I get so exasperated when my kids ask, “Mom! Do you know where my black flip flops are?”
My favorite answer is, “No I haven’t worn your shoes all day today.”
Then they give me that look. You know the one that says “You know what I mean. Don’t try to play dumb.”
And they’re right. Moms instinctively know where stuff is. I don’t know how we do it, but we somehow scan each room as we walk through it, cataloging each item we see for later reference. We also know what’s in corners, under beds, in closets, and in drawers.
“Honey, have you seen the black flashlight?” my husband asks.
“Top shelf … Laundry Room,” I respond without blinking an eye. He’s amazed when he finds it there.
“Mom, do you know where my library book is?” my son queries.
“Under the covers at the foot of your bed,” I respond. He looks at me with surprise in his eyes, wondering how I knew that. I don’t know … sometimes I surprise even myself.
“Mom, have you seen my purple jacket?” my daughter asks.
“Try in the suitcase you haven’t unpacked from last weekend,” I guess. Yes, a little known secret … sometimes we have to guess.
She comes back in a few minutes and says, “No, it’s not there. Guess again.”

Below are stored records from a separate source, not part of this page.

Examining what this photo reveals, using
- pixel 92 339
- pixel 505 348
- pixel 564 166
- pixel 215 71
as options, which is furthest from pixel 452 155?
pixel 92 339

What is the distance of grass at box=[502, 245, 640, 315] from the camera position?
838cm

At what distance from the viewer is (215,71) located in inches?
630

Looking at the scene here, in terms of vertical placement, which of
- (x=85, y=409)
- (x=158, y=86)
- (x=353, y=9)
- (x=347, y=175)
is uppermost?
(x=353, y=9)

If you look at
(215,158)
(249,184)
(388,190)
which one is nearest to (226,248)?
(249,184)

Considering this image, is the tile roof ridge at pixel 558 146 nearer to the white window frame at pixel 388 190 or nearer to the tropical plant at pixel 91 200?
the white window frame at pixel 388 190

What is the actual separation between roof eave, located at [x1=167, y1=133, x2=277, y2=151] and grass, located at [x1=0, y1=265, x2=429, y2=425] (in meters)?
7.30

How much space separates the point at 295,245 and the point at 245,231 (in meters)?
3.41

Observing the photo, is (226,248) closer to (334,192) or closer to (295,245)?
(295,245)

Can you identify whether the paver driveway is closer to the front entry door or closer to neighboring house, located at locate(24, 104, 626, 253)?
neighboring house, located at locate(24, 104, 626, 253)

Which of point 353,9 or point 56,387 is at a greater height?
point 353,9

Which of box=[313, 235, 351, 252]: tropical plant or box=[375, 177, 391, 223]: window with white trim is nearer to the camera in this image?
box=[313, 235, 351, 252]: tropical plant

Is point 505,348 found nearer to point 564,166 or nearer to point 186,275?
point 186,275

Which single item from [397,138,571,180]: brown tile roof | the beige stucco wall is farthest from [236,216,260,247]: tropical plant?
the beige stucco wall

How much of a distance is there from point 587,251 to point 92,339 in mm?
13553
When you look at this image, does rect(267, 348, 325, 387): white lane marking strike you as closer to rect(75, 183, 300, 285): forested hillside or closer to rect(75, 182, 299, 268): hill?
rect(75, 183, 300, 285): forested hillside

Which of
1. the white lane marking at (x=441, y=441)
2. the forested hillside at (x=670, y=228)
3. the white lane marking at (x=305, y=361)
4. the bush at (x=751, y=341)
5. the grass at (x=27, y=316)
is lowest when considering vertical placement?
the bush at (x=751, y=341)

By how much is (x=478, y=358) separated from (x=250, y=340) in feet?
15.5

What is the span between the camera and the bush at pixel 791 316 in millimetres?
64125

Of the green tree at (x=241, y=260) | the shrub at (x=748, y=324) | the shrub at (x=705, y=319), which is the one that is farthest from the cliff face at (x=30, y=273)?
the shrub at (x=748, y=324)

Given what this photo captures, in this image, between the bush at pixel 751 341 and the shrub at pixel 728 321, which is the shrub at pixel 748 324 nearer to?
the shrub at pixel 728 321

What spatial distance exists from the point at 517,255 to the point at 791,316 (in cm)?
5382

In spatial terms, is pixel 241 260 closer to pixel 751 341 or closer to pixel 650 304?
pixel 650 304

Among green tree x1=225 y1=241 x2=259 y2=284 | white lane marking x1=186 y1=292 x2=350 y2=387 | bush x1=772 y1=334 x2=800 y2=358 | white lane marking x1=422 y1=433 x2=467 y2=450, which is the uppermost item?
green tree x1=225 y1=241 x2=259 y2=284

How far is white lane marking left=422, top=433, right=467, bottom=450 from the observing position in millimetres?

I call on my weak, but still female, memory. I recall seeing it, but can’t quite get it to come into focus … it was someplace unusual … let’s see … it’s coming to me … I’ve almost got it …
“Look in the study … behind the printer … on the floor … in a shoe box,” I finally answer.
She just stares at me. Now she remembers putting it there. She thinks I’m psychic. They all think I’m psychic.
Until I need their help, that is. What do you think happens when I can’t find something?
“Have you seen my sunglasses?” I ask the bunch of them.
They just shake their heads, pity in their eyes. “Alzheimer’s,” they all think to themselves.
Finally, my husband pats me on the back and says, “They’re on your head.”